The preceding discussion makes amply clear that the EU cannot easily diversify its energy suppliers. Currently, the EU largely depends on three main supply regions, two of which, the FSU (Russian and Russian-controlled exports from the Central Asian states of the Caspian Basin) and North Africa, are fully external to the EEA. Key to diversification, especially in the area of gas, seems to be increasing imports from a wider range of suppliers in the Middle East (including Egypt, Iran and Iraq) as well as developing an independent means of accessing energy supplies from Kazakhstan, Turkmenistan and Uzbekistan, the aforementioned Central Asian states. This would enlarge the volume of Caspian supplies beyond those from Azerbaijan that currently reach Europe without crossing Russian territory.

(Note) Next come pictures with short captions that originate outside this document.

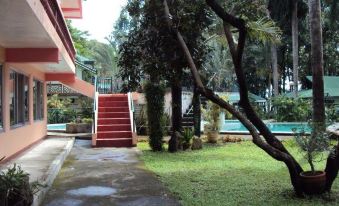 Talisay Green Lake Resort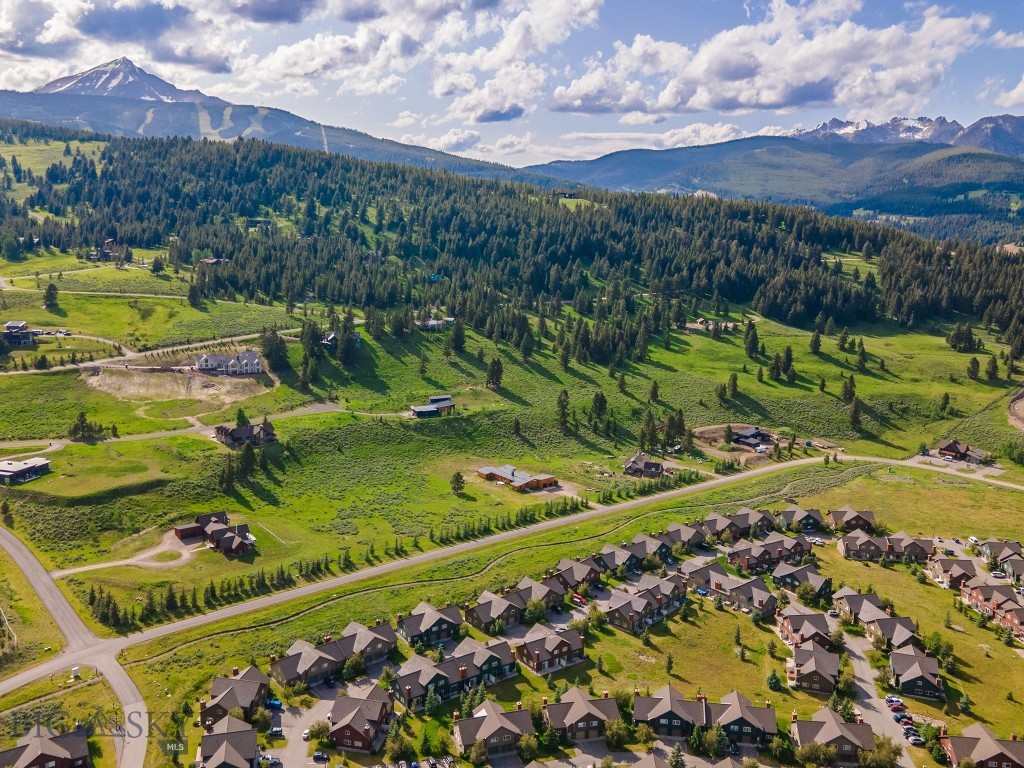 Firelight Meadows Condo - Residential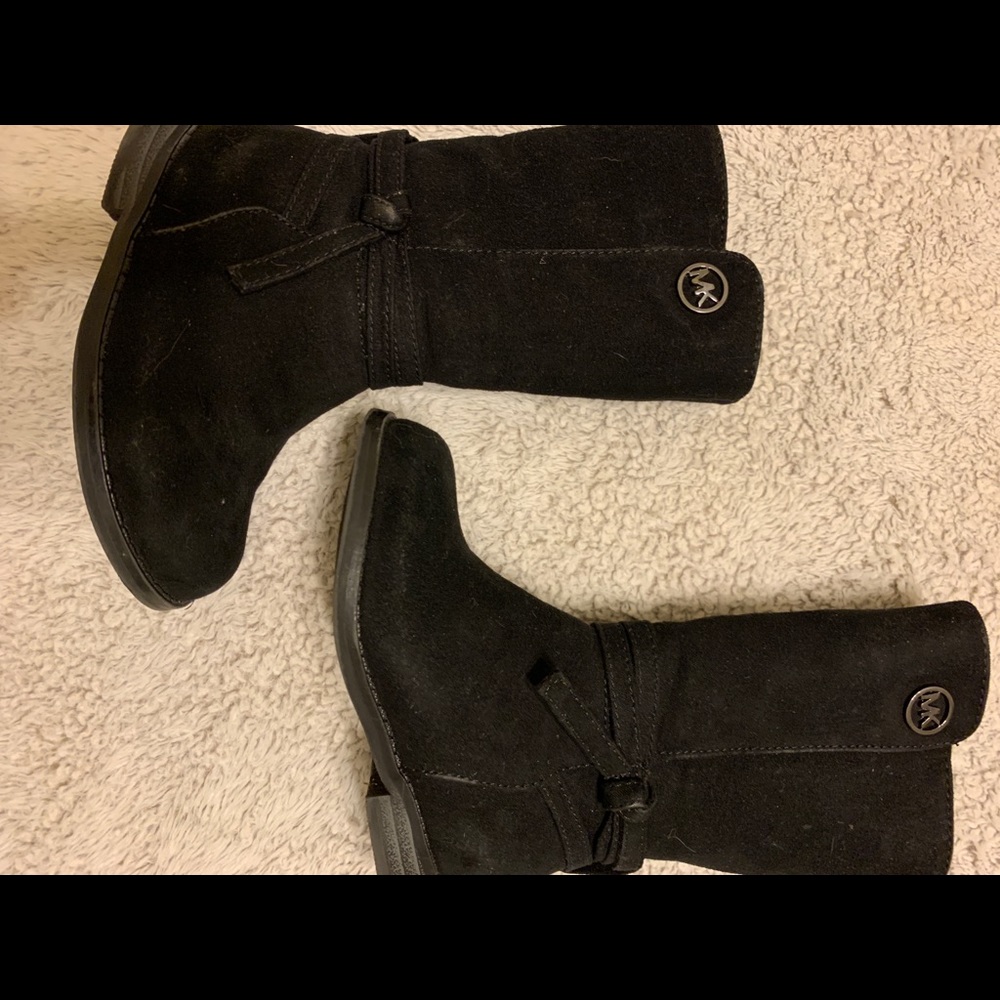 Michael Kors boots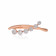Zoul Diamond Ring FRZOL10092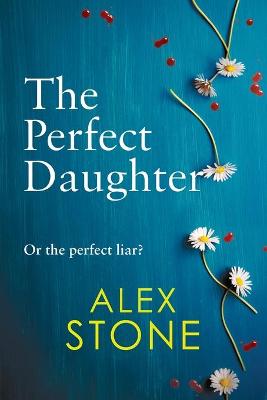 Book cover for The Perfect Daughter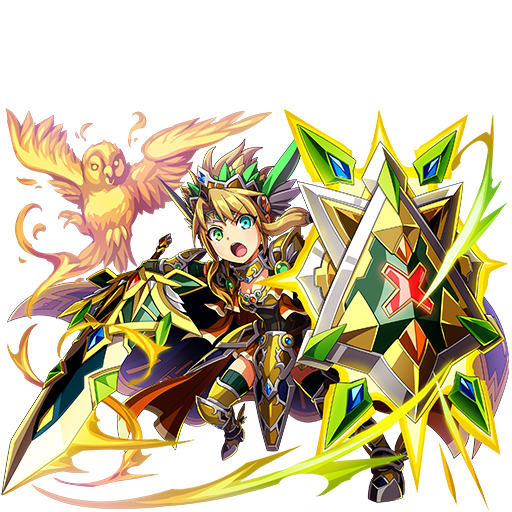 エレスト アテナとアラクネのお話 まぁぼのエレスト研究所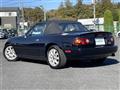 1992 Mazda Eunos Roadster
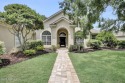 Totally updated pool home with spectacular views across the pond for sale in Jacksonville Florida Duval County County on GolfHomes.com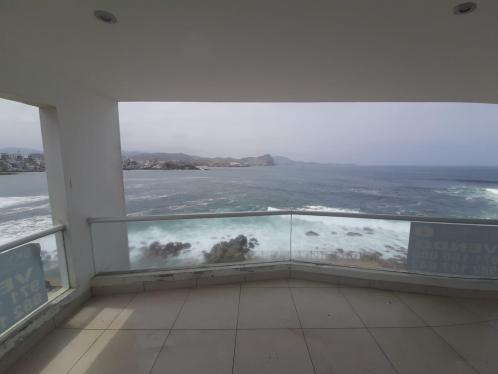 Casa de Playa en Venta ubicado en San Bartolo a $128,000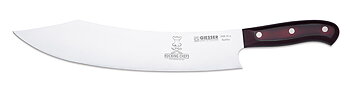 Chefs knife PremiumCut, 30 cm / Micarta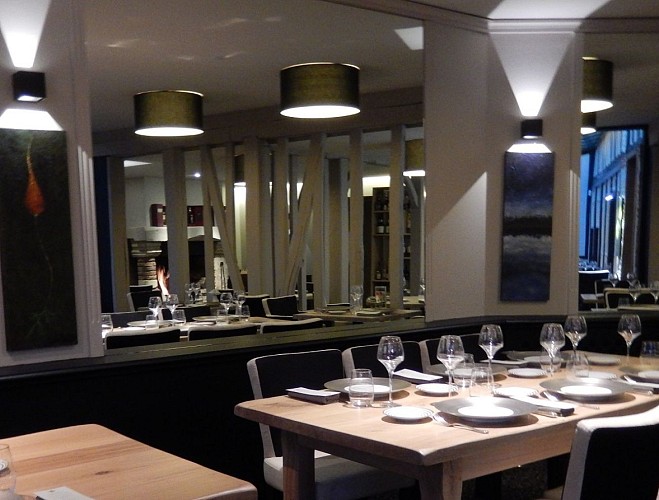 auberge des ruines 2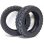 Kit Neumáticos SmartGyro CrossOver Dual X2 Pro F10mobility Pack 2 Unidades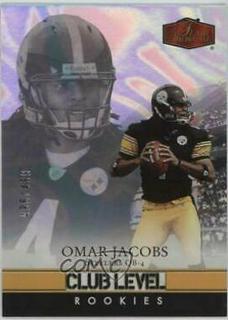 Omar Jacobs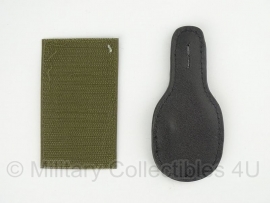 Commando dienstencentra patch en borstinsigne - origineel
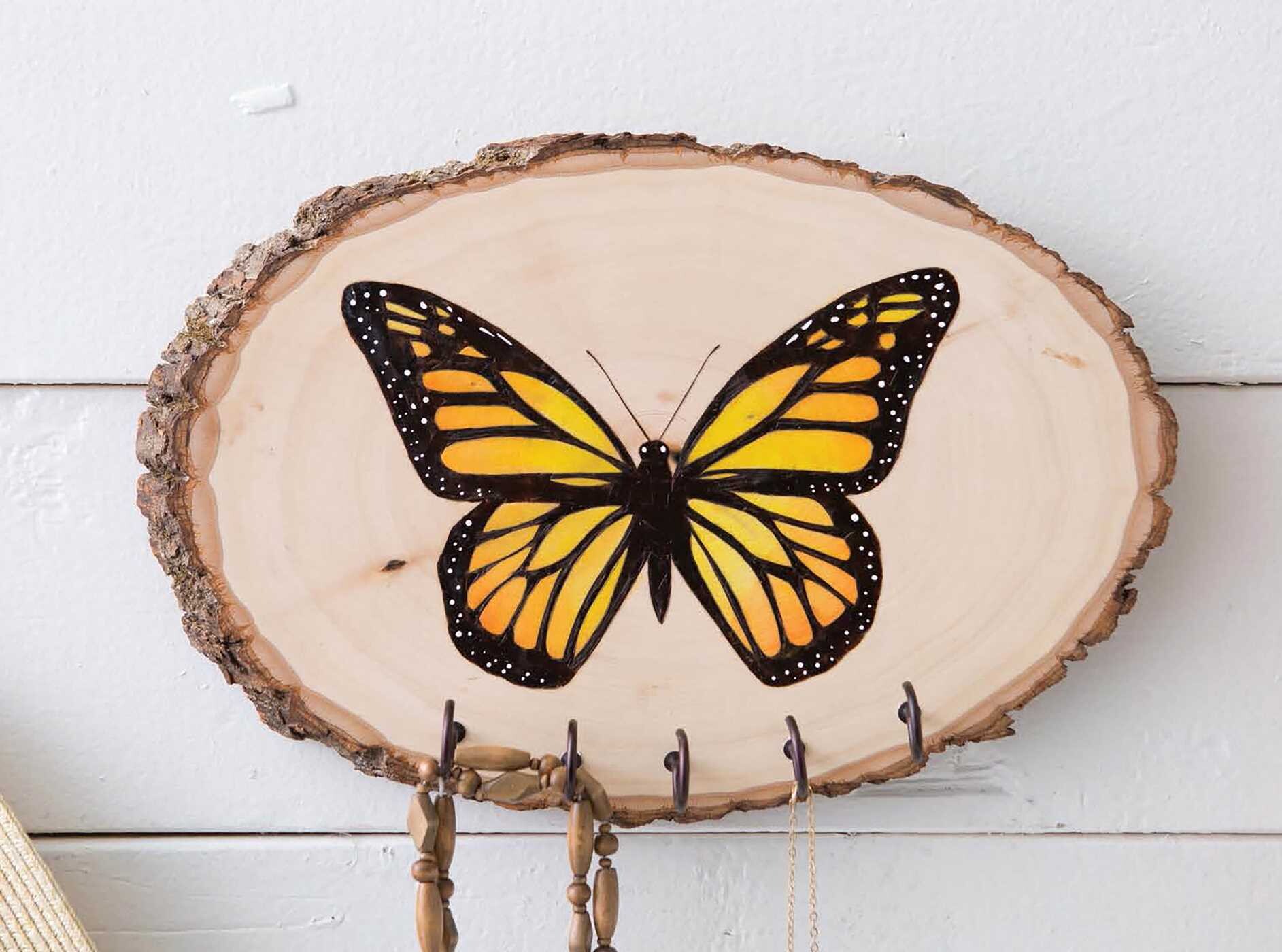 Modern Woodburning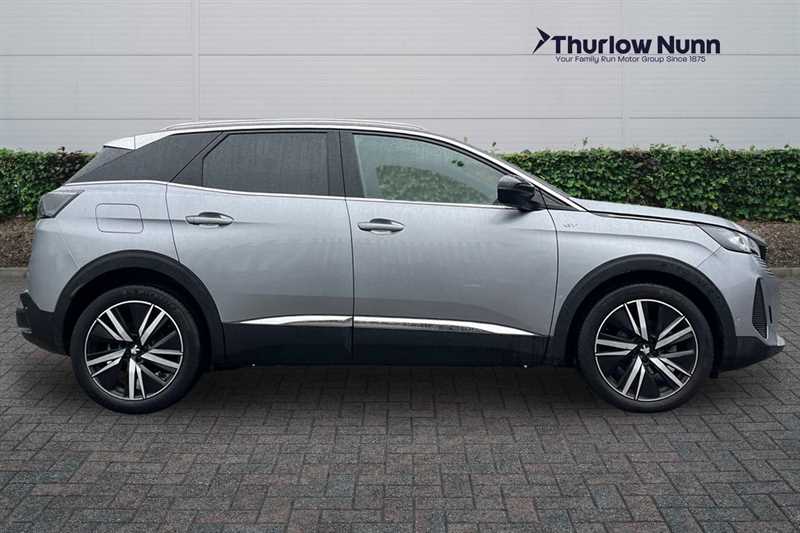 Used Peugeot 3008 2022 for sale - 77146887: Photo 2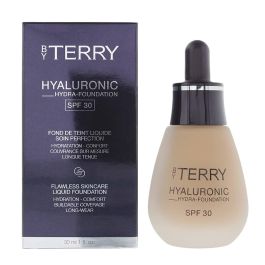 Base de Maquillaje Fluida By Terry Hyaluronic Nº 500N Medium Dark Precio: 66.50000038. SKU: B13EJSDY2P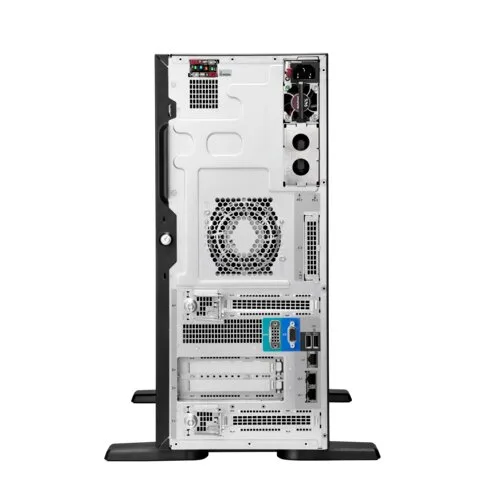 Vista 3 de HPE ML110 G11 3508U 1x32G 4LFF HDD Svr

In regards to the latter challenge, a Turkish energy corridor seems to offer one of the only feasible modes of connecting a greater diversity of suppliers to Europe via secure and independent routes. However, as shown above, treating Turkey’s capacity and willingness to serve as a transit country, primarily in terms of gas, as a matter to be addressed within existing frameworks of cooperation may not be enough to ensure Europe’s energy security. The proposed energy networks, associated with such mammoth infrastructural undertakings as the Turkey–Greece–Italy Interconnector or the Nabucco Pipeline, which have been prioritised by the European Commission, involve the higher standardisation and integration of regulatory environments characteristic of political union. Thus, more serious efforts by the EU to diversify supply and secure those diverse supplies may come to require less ambivalence on the question of Turkey’s accession.